Two reports urge feds and industry to cooperate on EC

A pair of recently released documents on electronic commerce provide agencies with a road map to speed up the rate at which EC is used in government. In a strategic plan sent to Congress this month, the Office of Management and Budget recommended that by 2001 all federal agencies use commercial off

A pair of recently released documents on electronic commerce provide agencies with a road map to speed up the rate at which EC is used in government.

In a strategic plan sent to Congress this month, the Office of Management and Budget recommended that by 2001 all federal agencies use commercial off-the-shelf EC products to conduct end-to-end transactions so that doing business with the government becomes easier and faster.

The plan, "Electronic Commerce for Buyers and Sellers: A Strategic Plan for Electronic Federal Purchasing and Payment," which was drafted by the Electronic Processes Initiatives Committee (EPIC) of the President's Management Council, was developed in response to a requirement in the Defense Department's 1998 Reauthorization Act.

Meanwhile, the Industry Advisory Council, at the request of EPIC's Buying and Paying Task Force, released a report recommending the government use open standards for EC that will support a single face to industry and ensure interoperability.

Although the strategic plan represents the government assessment and the IAC report, called "Government and Industry: Doing Business Together Electronically," which represents industry recommendations, the two encourage the widespread use of EC based on standards and government-industry cooperation.

''The First Building Block''

Both plans reflect the government's shift in broadening the definition of EC and allowing agencies to choose the best technology for their needs, said Tony Trenkle, co-chairman of the General Services Administration's EC Program Management Office and who worked on drafting the OMB plan.
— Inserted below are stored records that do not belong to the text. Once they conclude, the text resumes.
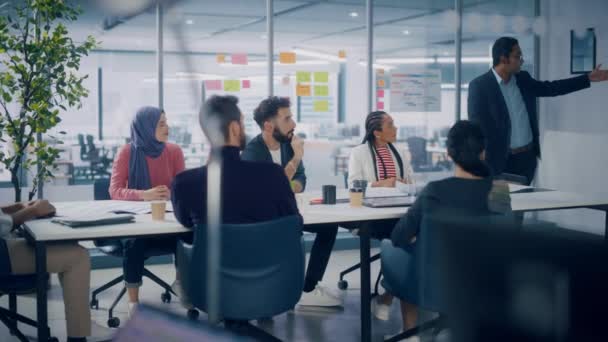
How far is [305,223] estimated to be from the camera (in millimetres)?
3020

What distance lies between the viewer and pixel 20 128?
3.80 m

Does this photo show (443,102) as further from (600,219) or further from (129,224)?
(129,224)

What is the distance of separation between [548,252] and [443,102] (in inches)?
215

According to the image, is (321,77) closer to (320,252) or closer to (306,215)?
(320,252)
The Federal Acquisition Streamlining Act of 1994 mandated the use of the Federal Acquisition Computer Network standard architecture to conduct EC, but recent legislation repealed this requirement.

"Our report is the first effort by government to produce a coordinated report for electronic commerce buying and selling," Trenkle said. "I see this as a major step. It's the first building block in implementing electronic commerce."

"What we've done here is what I would call a first," said Howard Stern, chairman of the IAC Buying and Paying Task Force, the group that drafted the report. "The initial electronic commerce implementations in government were a failure. One reason is that the government did its planning in a vacuum. This time it asked industry for input about doing business electronically." What industry told the government in its report, Stern said, is that "we don't want to invest in a separate infrastructure to do business with the government. We want there to be a single face to industry, [but] it's a virtual infrastructure that operates under interoperable standards."

The IAC report is significant, said Katherine Hollis, deputy director, EPIC Buying and Paying Task Force, because it is the first time industry requirements have been collected and presented in this way.

"Industry had never been asked, 'What do you think you need?' " she said.

Where the OMB strategic plan is lacking, however, is in its use of general terms, such as "managing change," instead of more concrete suggestions. "The report uses too many buzzwords, which tend to send fuzzy signals to the contractor community and to agencies," said Christopher Yukins, a partner with Holland & Knight. "[The Office of Federal Procurement Policy] needs to send some clear signals on where government is going in electronic commerce."

The strategic plan lists seven principles that agencies should follow to make the transition to EC, which include outsourcing transaction processing, taking advantage of commercial applications and making the buying and paying processes more efficient.

Government-unique EC systems "will be developed only as a last resort for low-volume transaction activity, where industry has not invested in platforms to provide commercial services," the plan said.

The plan also laid out "building blocks" including the wider use of electronic catalogs, contract writing systems and security services that authenticate buyers and sellers on the Internet that are necessary for wide-scale EC.

Similarly, the IAC report suggested that agencies ensure the security of procurement-sensitive information, place orders electronically and standardize the format for submitting electronic bids.

The report also recommended that the EC infrastructure be based on commercial standards, such as open buying on the Internet, Secure Sockets Layer protocol and Hypertext Transfer Protocol for World Wide Web-enabled EC applications. Use of other standard tools, such as Java, also will ensure that agencies' electronic catalogs are compatible.